Banana Butts (zu deutsch „Bananenhintern“), dieser Bandname ist offensichtlich Programm bei den drei jungen Herren aus Löhne, denn oft und gerne tragen sie auf der Bühne gelbe Bananenkostüme, abgerundet mit täuschend echt aussehenden Gesäßprothesen aus Plastik. Alternativ zu diesem Bühnenoutfit sind sie auch, passend zum Namen ihrer EP „Fast Food TV Show“, in Burgerbrater-Kostümen unterwegs.

Schon an den oben genannten, eher merkwürdig anmutenden Kostümierungen lässt sich erkennen, dass die Banana Butts keine gewöhnliche Band sind. Sie polarisieren, provozieren, stehen auf Bizarres und Skurrilitäten. Ihre Live-Performances gleichen wilden Exzessen, bei denen der Schweiß in Strömen fließt und jeder Oropax gnadenlos aus den Ohren der Zuhörer „gebombt“ wird.

Die Musik, die die Banana Butts, bestehend aus Lars Brockmann (Gesang, Gitarre), Jan Störtländer (Bass, Gesang) und Marco Knobel (Schlagzeug, Percussion), seit ihrer Gründung im Jahr 2006 machen, nennen sie selbst liebevoll „hypermaskulinen, testosterongetriebenen Schweinerock“. Wer mal ein Ohr auf die Texte des Trios geworfen hat, der wird feststellen, woher das „Schwein“ im „Schweinerock“ kommt: Immer ein wenig unter der konservativen Gürtellinie, aber niemals wirklich verletzend oder geschmacklos, eben bloß etwas „versaut“ (Wortspiel, weil ein weibliches Schwein eine Sau ist, haha!).

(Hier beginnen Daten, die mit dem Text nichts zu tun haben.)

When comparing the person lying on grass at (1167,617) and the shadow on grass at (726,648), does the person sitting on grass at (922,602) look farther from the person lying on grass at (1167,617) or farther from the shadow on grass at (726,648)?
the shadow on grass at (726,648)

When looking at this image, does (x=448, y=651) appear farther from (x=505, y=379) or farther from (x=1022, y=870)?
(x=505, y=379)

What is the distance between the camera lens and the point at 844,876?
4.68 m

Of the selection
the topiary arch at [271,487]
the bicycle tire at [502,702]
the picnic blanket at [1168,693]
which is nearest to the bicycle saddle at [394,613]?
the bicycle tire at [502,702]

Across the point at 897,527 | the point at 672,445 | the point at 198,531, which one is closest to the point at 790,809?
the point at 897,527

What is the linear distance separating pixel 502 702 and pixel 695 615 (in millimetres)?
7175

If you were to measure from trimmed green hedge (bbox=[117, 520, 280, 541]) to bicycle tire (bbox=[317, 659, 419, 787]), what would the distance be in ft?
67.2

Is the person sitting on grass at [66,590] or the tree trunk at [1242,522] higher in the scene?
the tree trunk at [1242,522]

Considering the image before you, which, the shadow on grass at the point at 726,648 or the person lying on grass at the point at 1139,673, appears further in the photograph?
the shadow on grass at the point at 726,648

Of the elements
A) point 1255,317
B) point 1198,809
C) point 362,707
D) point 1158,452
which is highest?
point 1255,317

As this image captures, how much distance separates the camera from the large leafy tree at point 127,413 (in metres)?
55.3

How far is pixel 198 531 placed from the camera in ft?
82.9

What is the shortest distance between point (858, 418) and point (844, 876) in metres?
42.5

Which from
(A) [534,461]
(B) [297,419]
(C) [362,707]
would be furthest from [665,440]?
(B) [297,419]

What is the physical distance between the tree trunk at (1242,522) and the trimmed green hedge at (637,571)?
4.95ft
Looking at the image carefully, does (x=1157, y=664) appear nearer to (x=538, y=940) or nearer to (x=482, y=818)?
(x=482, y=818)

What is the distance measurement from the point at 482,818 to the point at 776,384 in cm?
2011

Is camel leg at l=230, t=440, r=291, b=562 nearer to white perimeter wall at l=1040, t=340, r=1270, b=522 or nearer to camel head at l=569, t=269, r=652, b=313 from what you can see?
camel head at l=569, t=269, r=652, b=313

Musikalisch ist der „Schweinerock“ der Banana Butts mitunter hart, aber dennoch relativ komplex und ausgereift und orientiert sich an Bands wie Primus, Beastie Boys und Electric Six. Den Song Gaybar der Letztgenannten präsentieren sie als Cover auch oft ihrem Publikum.